Beide Reliquienkapseln sind nicht im Reliquienverzeichnis von 1482 genannt, da sie sich, wie dargelegt, zu diesem Zeitpunkt noch nicht im Kirchenschatz von St. Blasii befanden. Die bisher aufgrund des ersten Pergamentzettels angenommene Datierung des Stücks auf vor 14357) ist damit hinfällig. Beide Kapseln stammen wahrscheinlich aus dem letzten Viertel des 15. Jahrhunderts8).

Textkritischer Apparat

  1. Sic.

Anmerkungen

  1. Io. 1,29.
  2. Neumann, S. 311.
  3. Ebd., S. 313.
  4. Döll, S. 68 mit Anm. 249 und 250.
  5. Neumann, Nr. 77; Falke/Schmidt/Swarzenski, Nr. 46; de Winter, Nr. 71 und Abb. S. 159. Die darin befindliche Wachsoblate wird nicht in einem eigenen Artikel behandelt, da es sich wohl um eine seriell gefertigte Prägung handelt und mithin keine Inschrift vorliegt.
  6. LThK 1, Sp. 203f.; RGG 1, Sp. 176f.
  7. Zuletzt in Kat. Stadt im Wandel 2, Nr. 660, S. 745.
  8. Vgl. ebd. den Hinweis auf die verwandte, aus der Braunschweiger Paulinerkirche stammende Agnus Dei-Kapsel (Nr. 292).

Nachweise

  1. Abb.: Falke/Schmidt/Swarzenski, Taf. 102, 103; Johann Michael Fritz, Gestochene Bilder.
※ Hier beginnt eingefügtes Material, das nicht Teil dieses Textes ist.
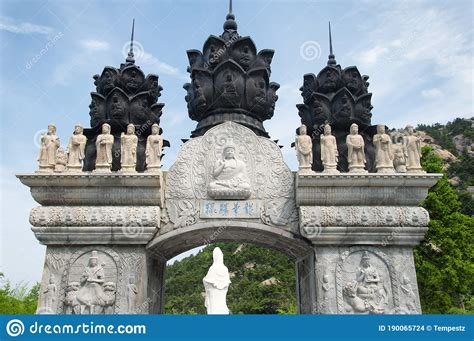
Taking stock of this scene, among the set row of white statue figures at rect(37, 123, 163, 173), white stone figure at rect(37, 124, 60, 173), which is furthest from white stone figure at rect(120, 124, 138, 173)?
white stone figure at rect(37, 124, 60, 173)

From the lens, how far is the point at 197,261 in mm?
33156

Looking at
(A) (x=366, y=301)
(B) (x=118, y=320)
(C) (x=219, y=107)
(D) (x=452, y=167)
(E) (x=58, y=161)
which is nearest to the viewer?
(B) (x=118, y=320)

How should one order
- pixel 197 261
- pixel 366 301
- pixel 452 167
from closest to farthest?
1. pixel 366 301
2. pixel 197 261
3. pixel 452 167

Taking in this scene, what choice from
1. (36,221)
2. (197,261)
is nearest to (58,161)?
(36,221)

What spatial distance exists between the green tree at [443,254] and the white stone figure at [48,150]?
41.1 feet

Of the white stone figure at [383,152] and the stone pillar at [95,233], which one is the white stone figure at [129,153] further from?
the white stone figure at [383,152]

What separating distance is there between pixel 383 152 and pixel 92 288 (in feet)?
22.4

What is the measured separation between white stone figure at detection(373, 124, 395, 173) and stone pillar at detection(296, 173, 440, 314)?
0.39 m

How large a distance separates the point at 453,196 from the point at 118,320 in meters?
13.9

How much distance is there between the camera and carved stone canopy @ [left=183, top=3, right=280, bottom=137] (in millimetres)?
11086

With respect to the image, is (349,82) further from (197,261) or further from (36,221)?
(197,261)

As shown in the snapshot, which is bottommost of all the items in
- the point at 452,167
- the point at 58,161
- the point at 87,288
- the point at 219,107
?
the point at 87,288

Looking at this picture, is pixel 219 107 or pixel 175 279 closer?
pixel 219 107

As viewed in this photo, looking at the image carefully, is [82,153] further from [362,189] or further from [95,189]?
[362,189]
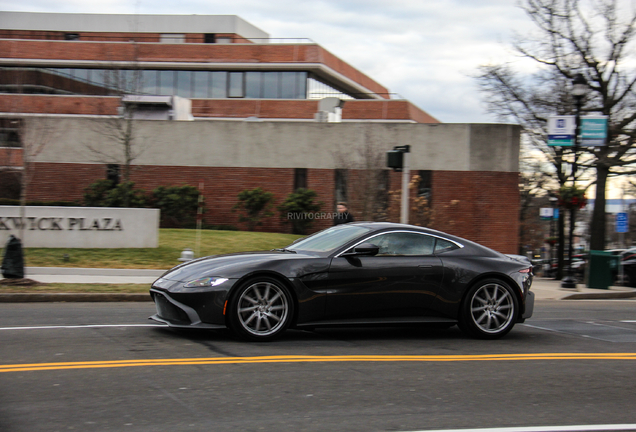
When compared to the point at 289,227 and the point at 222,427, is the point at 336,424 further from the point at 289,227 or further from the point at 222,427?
the point at 289,227

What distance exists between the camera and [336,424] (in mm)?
4504

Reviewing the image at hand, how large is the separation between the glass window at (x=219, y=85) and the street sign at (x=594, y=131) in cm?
3231

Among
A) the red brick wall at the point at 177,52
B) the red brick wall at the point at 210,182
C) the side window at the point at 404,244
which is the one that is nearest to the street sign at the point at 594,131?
the red brick wall at the point at 210,182

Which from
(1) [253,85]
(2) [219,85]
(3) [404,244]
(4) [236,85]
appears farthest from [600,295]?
(2) [219,85]

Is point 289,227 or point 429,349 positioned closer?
point 429,349

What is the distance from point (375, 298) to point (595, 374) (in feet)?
8.11

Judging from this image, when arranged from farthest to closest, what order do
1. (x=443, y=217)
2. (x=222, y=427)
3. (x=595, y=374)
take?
1. (x=443, y=217)
2. (x=595, y=374)
3. (x=222, y=427)

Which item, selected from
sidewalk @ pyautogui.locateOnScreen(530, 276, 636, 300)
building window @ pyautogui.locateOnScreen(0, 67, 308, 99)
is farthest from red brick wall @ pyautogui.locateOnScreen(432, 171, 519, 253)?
building window @ pyautogui.locateOnScreen(0, 67, 308, 99)

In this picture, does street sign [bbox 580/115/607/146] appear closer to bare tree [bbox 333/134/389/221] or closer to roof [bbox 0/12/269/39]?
bare tree [bbox 333/134/389/221]

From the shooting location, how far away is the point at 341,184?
27.6 m

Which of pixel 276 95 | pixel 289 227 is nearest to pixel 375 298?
pixel 289 227

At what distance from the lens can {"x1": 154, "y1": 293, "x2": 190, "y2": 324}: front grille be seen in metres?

Gravierungen auf deutschen Goldschmiedearbeiten der Spätgotik, Köln/Graz 1966 (Beihefte der Bonner Jahrbücher, Bd. 20), Nr. 104, Abb. 122; Kat. Stadt im Wandel 2, Nr. 660, S. 746.
  2. Lit.: Neumann, Nr. 74; Falke/Schmidt/Swarzenski, Nr. 69, S. 17, 88, 204; Kat. Stadt im Wandel 2, S. 745f.; de Winter, S. 174.

Zitierhinweis:
DI 35, Stadt Braunschweig I, Nr. 274 (Andrea Boockmann), in: www.inschriften.net, urn:nbn:de:0238-di035g005k0027405.